Over the past six months we have been working with the reliability and maintenance organization within a large oil and gas client to build out their Master Equipment List (MEL). Like many asset-intensive organizations, they have implemented an Enterprise Asset Management (EAM) tool to give them visibility and control over their capital equipment to optimize their maintenance strategies, reduce operating costs, and better manage their workforce and spare parts inventories. The challenge is that the software tool was implemented many years after the assets were constructed/procured. The data – the MEL – has to be built. Achieving the benefits of an EAM tool rely on a complete and detailed MEL populated with all critical pieces of information – type of equipment, manufacturer, model, serial number, vendor, criticality, spare parts listings.
The project sounded quite straightforward when we provided the bid. Find the missing data – major things like manufacturer, model, serial numbers, vendor information, purchase orders – for their offshore equipment and populate the Enterprise Asset Management (EAM) tool. At Sullexis, we are data experts. We know how to merge it, scrub it, format it, load it. We are accustomed to pulling data from a complex array of sources and defining a common model. We know how to develop extract, transform and load (ETL) routines. We know a lot about EAM tools, reliability and maintenance strategies, and the oil and gas industry. This seemed like a very simple request.
But it wasn’t. We have been working to find data on assets that were built/procured 10+ years ago. The POs are not clear, the vendor documentation is inconsistent and few of the people who worked on these original projects are still in the same roles. There were many companies involved in these large projects. The concept of “information management” didn’t really exist 10 years ago in any of these companies. Because the equipment is offshore, it is not feasible to actually walk down the information. We needed to find the original data sources.
And thus began our role as a private detective agency. We began a series of interviews to reconstruct the creation of these offshore platforms. Who did the design work? Who did the procurement? What artifacts were produced in those activities? Who did they transition their data and documents to? How was the equipment commissioned and who was responsible? Who were the vendors to build the skid packages? How was documentation stored in the shared drives and/or in document control? These interviews often begin “Where were you in 2005 when this platform was in the design phase?” and continue to “Do you know the location of any data or documentation related to this equipment? If so, where did you last see it?”

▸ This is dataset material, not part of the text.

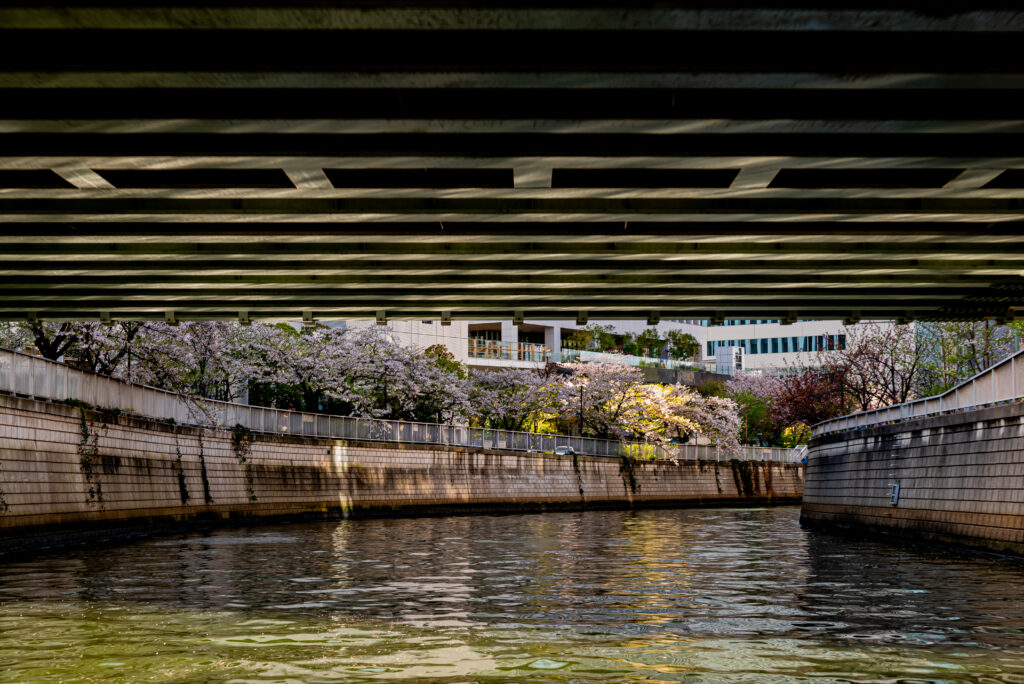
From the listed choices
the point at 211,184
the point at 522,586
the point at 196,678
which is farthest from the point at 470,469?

In this interview process, we have encountered the full spectrum of interviewees. The eager to help, but know nothing. The reticent types who respond to an essay question with a yes/no answer. The naysayers who just laugh and say it is an impossible task and we should give up now. The naysayers also like to spend most of the meeting time explaining all the reasons why we will fail and why every other team has failed in this endeavor, which actually makes them helpful as we frantically take notes of every previous mistake to ensure we don’t repeat them. And finally, after we relentlessly pursue meetings with every possible person who might be able to help us, we stumble across a few genuinely knowledgeable people with an actual memory who help us.
Through these interviews, we were able to identify a set of systems that contained a small piece of the overall puzzle we needed to assemble. The final data sets had to come from the documentation. And it was massive. Our team has had to filter through 100,000+ documents. Some of these documents are 1,000s of pages long and are typically low quality scanned PDFs that are not searchable and not well indexed. Some are even hand-written – and we’re not planning to give any gold stars to this team for penmanship. We had to manually review these documents to capture the relevant equipment data into spreadsheets to feed our data analysis team.

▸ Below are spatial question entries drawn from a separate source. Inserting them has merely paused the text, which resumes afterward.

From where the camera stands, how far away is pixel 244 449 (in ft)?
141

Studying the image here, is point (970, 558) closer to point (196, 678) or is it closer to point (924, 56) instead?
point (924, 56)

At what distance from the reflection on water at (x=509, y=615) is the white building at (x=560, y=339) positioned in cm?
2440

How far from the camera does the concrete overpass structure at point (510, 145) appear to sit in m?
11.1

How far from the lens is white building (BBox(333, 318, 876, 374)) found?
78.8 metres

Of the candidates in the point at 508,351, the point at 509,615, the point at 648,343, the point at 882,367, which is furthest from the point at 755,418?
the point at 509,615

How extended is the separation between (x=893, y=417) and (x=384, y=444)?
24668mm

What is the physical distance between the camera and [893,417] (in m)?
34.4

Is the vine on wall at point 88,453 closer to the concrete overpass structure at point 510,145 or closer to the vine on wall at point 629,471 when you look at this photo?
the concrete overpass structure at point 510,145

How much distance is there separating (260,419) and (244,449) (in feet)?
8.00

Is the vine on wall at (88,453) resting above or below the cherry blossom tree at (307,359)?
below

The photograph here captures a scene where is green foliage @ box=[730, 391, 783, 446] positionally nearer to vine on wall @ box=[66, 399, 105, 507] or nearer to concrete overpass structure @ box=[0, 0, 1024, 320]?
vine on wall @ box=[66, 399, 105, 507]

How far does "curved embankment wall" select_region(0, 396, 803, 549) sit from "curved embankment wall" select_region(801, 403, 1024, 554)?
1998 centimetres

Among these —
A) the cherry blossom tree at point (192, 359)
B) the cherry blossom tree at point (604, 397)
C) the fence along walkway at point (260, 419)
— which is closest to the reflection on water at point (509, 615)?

But our persistent reverse engineering of a set of major projects over a decade ago is paying off. We are succeeding. We have already identified over 40,000 sets of equipment data, and we have started the spare parts phase of the project. And – music to a consultant’s and a client’s ear – we are on track to meet our original budget and timeline.
If your organization needs help to define your MEL as part of an Enterprise Asset Management implementation, make sure your data team includes some private detectives.